Hong Kong police, railway, and power companies ditch US tech as China offers alternatives

The Hong Kong Police Force has replaced Microsoft SharePoint with software from Chinese firm Seeyon without much fanfare. But the move is part of a pattern now visible in different parts of the world, with European governments reducing their dependence on American technology.
Hong Kong's shift is being driven by fear. Specifically, fear of being cut off. Since the US stripped Hong Kong of its special trade status in 2020 following Beijing's imposition of a national security law, the threat of American export controls has loomed over the city's technology infrastructure.
"In an era of unpredictable US export controls and sanctions, the Hong Kong government views over-reliance on Western 'black box' technology as a strategic liability that could be deactivated or restricted at any time," said Francis Fong Po-kiu, honorary president of the Hong Kong Information Technology Federation.
That anxiety is reshaping procurement decisions across the city. MTR Corporation, Hong Kong's railway operator, and CLP Power, one of its largest electricity providers, are both under pressure to move away from US technology, from semiconductors and routers to operating systems, according to local media.
The shift has been brewing for some time. Sangfor Technologies, a Shenzhen-based cloud and cybersecurity firm, tripled its revenue and market share in Hong Kong between 2024 and 2026.
The company's cloud business director, Keith Lee, said government, education, and banking were among the biggest growth sectors for the company, and added that the IT replacement initiative accounted for about half of Sangfor’s business in Hong Kong over the past two years.
Same destination, different maps
Europe is undergoing a parallel shift, but for different reasons. Where Hong Kong's pivot is driven by fears of being locked out of US technology, Europe's is driven by fears of being locked in. In fact, a recent poll found that 73% of Europeans believe their societies are over-reliant on US technology companies.

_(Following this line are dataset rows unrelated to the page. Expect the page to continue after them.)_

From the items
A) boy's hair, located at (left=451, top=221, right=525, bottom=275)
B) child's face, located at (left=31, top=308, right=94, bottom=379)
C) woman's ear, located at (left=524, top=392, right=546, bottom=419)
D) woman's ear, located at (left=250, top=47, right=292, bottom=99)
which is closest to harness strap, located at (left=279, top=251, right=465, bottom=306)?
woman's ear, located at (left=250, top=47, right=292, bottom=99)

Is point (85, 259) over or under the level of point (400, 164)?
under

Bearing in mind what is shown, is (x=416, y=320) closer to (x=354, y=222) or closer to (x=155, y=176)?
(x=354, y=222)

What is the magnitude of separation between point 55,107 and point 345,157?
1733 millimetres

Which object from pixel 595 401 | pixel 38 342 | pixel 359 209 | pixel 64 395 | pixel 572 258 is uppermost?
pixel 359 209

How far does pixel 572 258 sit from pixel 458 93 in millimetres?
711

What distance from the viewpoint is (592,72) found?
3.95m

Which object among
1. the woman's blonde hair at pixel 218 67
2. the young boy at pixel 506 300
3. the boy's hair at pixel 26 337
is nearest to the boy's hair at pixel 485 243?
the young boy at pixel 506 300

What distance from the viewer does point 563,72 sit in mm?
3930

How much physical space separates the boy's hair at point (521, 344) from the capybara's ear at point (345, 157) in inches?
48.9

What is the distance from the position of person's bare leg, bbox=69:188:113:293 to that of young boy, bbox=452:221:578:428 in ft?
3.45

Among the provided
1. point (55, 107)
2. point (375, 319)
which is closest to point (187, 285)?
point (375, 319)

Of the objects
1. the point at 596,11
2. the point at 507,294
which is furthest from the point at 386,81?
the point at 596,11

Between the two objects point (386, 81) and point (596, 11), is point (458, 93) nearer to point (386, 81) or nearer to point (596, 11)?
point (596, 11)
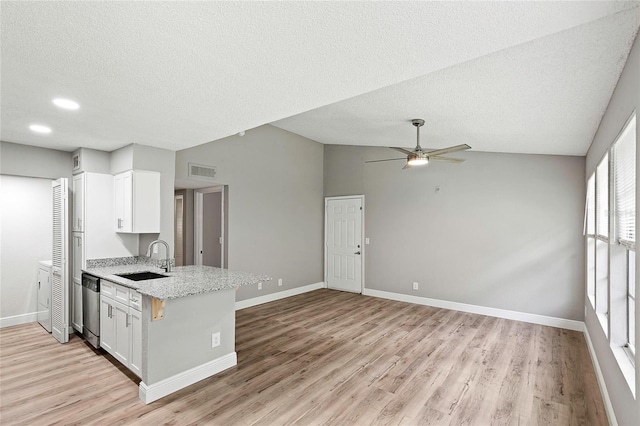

Europe’s push for digital sovereignty saw the European Commission recently award €180 million in contracts to homegrown cloud providers, in a move to reduce reliance on US hyperscalers like AWS, Microsoft Azure, and Google Cloud.
France, too, has announced it will replace Microsoft Teams and Zoom with a domestically built video conferencing platform, Visio, by 2027. Just earlier this month, Dutch universities joined a broader continental effort to migrate away from American software.
The political dimension has added urgency to what began as a procurement debate. After the US sanctioned the International Criminal Court’s chief prosecutor, reports that Microsoft had blocked his email account, something the company denies, helped push the ICC toward a European alternative, openDesk.
Interestingly, neither Hong Kong nor the EU has framed their moves as a wholesale rejection of American technology.
Hong Kong's Digital Policy Office said the government's approach remains "technology-neutral and vendor-neutral," adding that it stays "open to technology solutions from a wide range of providers."
The European Commission has similarly stopped short of mandating outright replacement of US platforms, instead requiring that critical infrastructure operators diversify their sourcing.
The official line in both places is one of neutrality. But the changes happening inside server rooms point in a clear direction.